§ **Sezione del testo**

# # #

In fondo all’appello tra i roditori e gli sciacalli che hanno spolpato l’Aquila fino all’osso mancava solo la presenza delle mafie, esplicita e di tradizione, poiché l’eufemismo in voga tra opinionisti e media impone che non vengano chiamate così le alleanze opache tra imprenditori, credito, pubblica amministrazione e politica anche se modi, usanze, linguaggio, usi di casa, coincidono.
Che a dirigere l’autorità che dovrebbe operare e in fretta contro la corruzione e ora a coordinare la vigilanza sull’Expo sia stato chiamato un magistrato in passato in prima linea nella lotta alla camorra dovrebbe significare che il governo ha ben chiare le commistioni oltre che la sinistra corrispondenza nell’agire delle mafie e del “malaffare”, l’integrarsi accertato tra i due contesti così come la convergenza degli interessi.

# # #

§ **Estratto dei dati**

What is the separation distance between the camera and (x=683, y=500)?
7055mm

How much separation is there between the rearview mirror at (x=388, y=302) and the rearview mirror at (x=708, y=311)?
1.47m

# # #

§ **Cosa fare**
Riporta il brano sull'Aquila da "In fondo all’appello" a "di casa, coincidono.", rinominando "sciacalli" in "avvoltoi". Il materiale non ha alcun ruolo in questo lavoro.

§ **Problema risolto**
In fondo all’appello tra i roditori e gli avvoltoi che hanno spolpato l’Aquila fino all’osso mancava solo la presenza delle mafie, esplicita e di tradizione, poiché l’eufemismo in voga tra opinionisti e media impone che non vengano chiamate così le alleanze opache tra imprenditori, credito, pubblica amministrazione e politica anche se modi, usanze, linguaggio, usi di casa, coincidono.